------ RECORDS ------
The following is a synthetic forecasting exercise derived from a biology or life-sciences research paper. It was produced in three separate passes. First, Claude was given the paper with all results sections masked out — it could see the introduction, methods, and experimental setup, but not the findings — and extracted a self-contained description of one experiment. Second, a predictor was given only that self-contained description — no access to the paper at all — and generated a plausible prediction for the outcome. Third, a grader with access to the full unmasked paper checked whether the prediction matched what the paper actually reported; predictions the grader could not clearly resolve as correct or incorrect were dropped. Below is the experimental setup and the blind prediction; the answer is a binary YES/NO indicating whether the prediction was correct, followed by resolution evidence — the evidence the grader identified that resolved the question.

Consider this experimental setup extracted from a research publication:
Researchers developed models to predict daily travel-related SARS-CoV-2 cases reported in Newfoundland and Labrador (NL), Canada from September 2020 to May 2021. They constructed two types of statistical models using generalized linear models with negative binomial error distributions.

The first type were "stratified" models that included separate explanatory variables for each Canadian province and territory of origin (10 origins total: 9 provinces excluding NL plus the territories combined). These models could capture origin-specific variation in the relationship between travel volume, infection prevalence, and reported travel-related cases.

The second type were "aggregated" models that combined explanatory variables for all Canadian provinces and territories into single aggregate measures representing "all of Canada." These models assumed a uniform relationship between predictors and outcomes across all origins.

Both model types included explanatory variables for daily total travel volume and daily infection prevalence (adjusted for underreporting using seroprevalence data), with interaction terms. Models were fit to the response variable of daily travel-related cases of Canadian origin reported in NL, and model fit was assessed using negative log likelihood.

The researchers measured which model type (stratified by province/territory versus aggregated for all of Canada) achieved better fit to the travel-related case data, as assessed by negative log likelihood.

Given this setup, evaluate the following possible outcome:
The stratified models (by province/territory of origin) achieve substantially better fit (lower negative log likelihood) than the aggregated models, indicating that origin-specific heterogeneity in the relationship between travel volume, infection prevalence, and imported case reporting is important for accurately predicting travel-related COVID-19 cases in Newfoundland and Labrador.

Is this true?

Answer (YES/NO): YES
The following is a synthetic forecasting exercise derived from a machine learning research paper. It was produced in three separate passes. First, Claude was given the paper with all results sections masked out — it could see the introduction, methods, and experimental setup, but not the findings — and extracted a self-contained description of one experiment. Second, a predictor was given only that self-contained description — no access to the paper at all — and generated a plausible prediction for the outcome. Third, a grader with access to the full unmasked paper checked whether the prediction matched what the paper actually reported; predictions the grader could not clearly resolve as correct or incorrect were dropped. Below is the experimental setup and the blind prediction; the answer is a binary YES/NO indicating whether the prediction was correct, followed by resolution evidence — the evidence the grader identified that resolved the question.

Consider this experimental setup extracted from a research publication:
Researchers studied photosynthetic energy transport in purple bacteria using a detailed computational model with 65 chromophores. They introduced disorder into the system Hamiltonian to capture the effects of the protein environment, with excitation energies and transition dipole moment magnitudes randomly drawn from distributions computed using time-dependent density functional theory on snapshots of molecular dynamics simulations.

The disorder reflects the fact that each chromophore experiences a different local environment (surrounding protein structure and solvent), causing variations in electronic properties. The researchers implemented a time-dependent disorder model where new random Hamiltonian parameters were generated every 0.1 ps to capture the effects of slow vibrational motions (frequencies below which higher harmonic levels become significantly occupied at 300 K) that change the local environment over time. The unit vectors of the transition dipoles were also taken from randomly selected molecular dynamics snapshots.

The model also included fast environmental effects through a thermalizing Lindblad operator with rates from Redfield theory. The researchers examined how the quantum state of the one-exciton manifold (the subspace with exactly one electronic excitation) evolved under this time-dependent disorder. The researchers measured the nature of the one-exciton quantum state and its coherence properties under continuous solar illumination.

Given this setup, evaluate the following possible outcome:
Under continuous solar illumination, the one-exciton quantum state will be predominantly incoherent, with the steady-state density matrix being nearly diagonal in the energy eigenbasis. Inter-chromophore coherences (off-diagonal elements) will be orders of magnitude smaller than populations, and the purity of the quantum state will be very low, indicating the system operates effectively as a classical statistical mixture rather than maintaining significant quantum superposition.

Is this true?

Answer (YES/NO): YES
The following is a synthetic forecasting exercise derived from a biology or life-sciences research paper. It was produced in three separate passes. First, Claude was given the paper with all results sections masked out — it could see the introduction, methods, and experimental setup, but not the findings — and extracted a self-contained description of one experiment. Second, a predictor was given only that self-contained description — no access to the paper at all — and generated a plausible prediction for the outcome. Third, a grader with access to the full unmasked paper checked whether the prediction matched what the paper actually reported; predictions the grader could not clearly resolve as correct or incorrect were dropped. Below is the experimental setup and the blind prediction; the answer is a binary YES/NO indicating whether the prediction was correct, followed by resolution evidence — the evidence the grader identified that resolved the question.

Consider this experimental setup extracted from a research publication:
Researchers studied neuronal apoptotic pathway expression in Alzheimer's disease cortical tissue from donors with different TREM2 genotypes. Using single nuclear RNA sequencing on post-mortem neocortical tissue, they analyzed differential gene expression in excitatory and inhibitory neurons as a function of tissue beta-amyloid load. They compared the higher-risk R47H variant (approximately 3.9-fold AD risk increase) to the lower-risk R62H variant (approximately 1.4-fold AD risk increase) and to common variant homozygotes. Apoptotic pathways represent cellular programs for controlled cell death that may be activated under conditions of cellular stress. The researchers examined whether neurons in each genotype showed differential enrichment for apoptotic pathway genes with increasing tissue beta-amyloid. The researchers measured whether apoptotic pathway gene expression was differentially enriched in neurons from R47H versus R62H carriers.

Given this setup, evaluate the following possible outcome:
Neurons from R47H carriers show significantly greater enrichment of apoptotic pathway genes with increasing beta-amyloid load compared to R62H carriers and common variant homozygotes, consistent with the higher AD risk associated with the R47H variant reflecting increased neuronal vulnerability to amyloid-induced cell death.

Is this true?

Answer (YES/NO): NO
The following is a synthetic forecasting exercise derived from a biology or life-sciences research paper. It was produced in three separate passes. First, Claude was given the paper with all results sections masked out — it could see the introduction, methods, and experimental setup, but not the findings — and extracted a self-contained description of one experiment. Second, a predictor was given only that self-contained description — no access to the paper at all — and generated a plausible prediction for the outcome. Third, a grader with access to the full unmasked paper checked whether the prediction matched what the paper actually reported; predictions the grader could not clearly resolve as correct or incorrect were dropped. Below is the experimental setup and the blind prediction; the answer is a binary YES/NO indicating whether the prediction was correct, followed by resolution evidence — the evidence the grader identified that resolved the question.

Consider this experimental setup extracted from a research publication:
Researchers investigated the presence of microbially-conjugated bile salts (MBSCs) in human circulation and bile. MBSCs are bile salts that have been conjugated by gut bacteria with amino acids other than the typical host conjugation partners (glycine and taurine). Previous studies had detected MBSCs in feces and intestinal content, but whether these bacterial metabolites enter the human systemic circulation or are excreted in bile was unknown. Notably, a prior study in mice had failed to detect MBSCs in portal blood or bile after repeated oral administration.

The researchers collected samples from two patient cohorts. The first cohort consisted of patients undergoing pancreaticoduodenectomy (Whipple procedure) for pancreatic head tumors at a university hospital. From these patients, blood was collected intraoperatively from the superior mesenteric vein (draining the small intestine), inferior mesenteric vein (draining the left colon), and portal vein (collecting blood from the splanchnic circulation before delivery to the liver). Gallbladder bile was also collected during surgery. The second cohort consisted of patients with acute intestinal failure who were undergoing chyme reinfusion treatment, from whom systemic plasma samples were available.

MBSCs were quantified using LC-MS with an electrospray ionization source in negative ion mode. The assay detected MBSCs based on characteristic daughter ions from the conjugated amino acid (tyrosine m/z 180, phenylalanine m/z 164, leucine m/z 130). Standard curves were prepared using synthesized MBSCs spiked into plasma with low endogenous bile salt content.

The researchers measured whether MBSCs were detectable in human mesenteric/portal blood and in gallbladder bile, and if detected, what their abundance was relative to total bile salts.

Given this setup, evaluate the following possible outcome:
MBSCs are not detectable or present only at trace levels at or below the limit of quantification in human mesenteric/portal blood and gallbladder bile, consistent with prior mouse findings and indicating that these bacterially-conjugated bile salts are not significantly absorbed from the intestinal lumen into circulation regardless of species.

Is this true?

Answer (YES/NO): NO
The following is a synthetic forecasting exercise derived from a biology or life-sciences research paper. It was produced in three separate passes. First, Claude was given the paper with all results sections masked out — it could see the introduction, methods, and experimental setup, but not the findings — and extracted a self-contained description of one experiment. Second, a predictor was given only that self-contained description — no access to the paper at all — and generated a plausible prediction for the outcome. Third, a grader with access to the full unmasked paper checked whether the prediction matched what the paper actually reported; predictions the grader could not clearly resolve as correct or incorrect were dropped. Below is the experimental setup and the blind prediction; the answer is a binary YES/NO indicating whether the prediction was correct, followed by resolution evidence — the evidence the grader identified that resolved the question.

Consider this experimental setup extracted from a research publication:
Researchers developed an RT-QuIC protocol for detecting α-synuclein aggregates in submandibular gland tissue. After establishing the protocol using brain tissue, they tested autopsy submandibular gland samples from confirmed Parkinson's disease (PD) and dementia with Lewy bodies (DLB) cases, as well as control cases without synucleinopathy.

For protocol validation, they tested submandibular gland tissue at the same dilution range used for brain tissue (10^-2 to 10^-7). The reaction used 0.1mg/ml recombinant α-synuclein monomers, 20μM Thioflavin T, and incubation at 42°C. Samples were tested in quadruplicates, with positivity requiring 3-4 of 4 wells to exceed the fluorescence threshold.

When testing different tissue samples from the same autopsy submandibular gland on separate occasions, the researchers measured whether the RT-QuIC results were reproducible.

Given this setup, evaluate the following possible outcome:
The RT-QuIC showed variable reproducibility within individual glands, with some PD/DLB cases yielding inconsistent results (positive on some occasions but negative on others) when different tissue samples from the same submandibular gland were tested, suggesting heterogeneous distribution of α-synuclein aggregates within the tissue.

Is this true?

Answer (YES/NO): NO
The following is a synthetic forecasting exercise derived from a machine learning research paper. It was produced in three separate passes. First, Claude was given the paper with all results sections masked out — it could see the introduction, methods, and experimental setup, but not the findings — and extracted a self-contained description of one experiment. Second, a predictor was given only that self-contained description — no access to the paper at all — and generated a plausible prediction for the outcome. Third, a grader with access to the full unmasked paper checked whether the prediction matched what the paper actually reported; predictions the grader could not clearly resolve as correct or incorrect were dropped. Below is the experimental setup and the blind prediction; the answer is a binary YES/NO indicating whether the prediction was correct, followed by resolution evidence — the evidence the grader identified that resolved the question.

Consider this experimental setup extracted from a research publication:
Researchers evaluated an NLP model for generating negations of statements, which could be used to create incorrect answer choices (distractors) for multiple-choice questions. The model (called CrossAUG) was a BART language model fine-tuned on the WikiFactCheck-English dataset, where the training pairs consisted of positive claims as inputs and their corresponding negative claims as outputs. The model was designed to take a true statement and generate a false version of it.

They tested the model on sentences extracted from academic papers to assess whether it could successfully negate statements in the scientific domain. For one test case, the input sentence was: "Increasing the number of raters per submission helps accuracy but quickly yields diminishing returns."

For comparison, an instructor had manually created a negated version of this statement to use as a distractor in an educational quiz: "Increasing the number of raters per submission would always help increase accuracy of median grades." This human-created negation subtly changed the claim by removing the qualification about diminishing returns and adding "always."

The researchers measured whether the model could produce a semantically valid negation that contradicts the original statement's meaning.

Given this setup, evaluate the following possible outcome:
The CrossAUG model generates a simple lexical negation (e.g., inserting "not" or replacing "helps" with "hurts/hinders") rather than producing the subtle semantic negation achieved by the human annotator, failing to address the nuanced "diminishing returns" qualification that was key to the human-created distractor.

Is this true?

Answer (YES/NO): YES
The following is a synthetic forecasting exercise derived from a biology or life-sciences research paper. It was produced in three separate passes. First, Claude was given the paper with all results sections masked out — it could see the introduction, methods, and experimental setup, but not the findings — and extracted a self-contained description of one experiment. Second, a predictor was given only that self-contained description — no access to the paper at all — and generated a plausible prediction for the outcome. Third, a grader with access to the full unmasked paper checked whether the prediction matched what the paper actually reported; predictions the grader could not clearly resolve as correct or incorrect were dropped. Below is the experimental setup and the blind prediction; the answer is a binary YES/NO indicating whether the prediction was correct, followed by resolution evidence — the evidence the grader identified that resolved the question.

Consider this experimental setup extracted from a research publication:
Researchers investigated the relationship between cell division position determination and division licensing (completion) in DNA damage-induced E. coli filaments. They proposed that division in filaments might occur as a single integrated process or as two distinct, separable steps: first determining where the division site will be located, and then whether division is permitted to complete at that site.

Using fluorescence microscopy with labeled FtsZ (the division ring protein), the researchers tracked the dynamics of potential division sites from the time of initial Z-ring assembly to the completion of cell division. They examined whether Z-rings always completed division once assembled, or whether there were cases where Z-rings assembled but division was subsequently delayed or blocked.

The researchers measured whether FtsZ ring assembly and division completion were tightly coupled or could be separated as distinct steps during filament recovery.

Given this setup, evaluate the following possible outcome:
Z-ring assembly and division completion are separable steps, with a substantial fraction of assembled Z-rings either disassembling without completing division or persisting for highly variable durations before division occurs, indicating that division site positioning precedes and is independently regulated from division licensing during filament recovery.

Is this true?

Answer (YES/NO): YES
------
▶ TRY IT
Starting with the first line of the listing, output each line exactly until you have included the one containing "The first type".

▶ SOLUTION
The following is a synthetic forecasting exercise derived from a biology or life-sciences research paper. It was produced in three separate passes. First, Claude was given the paper with all results sections masked out — it could see the introduction, methods, and experimental setup, but not the findings — and extracted a self-contained description of one experiment. Second, a predictor was given only that self-contained description — no access to the paper at all — and generated a plausible prediction for the outcome. Third, a grader with access to the full unmasked paper checked whether the prediction matched what the paper actually reported; predictions the grader could not clearly resolve as correct or incorrect were dropped. Below is the experimental setup and the blind prediction; the answer is a binary YES/NO indicating whether the prediction was correct, followed by resolution evidence — the evidence the grader identified that resolved the question.

Consider this experimental setup extracted from a research publication:
Researchers developed models to predict daily travel-related SARS-CoV-2 cases reported in Newfoundland and Labrador (NL), Canada from September 2020 to May 2021. They constructed two types of statistical models using generalized linear models with negative binomial error distributions.

The first type were "stratified" models that included separate explanatory variables for each Canadian province and territory of origin (10 origins total: 9 provinces excluding NL plus the territories combined). These models could capture origin-specific variation in the relationship between travel volume, infection prevalence, and reported travel-related cases.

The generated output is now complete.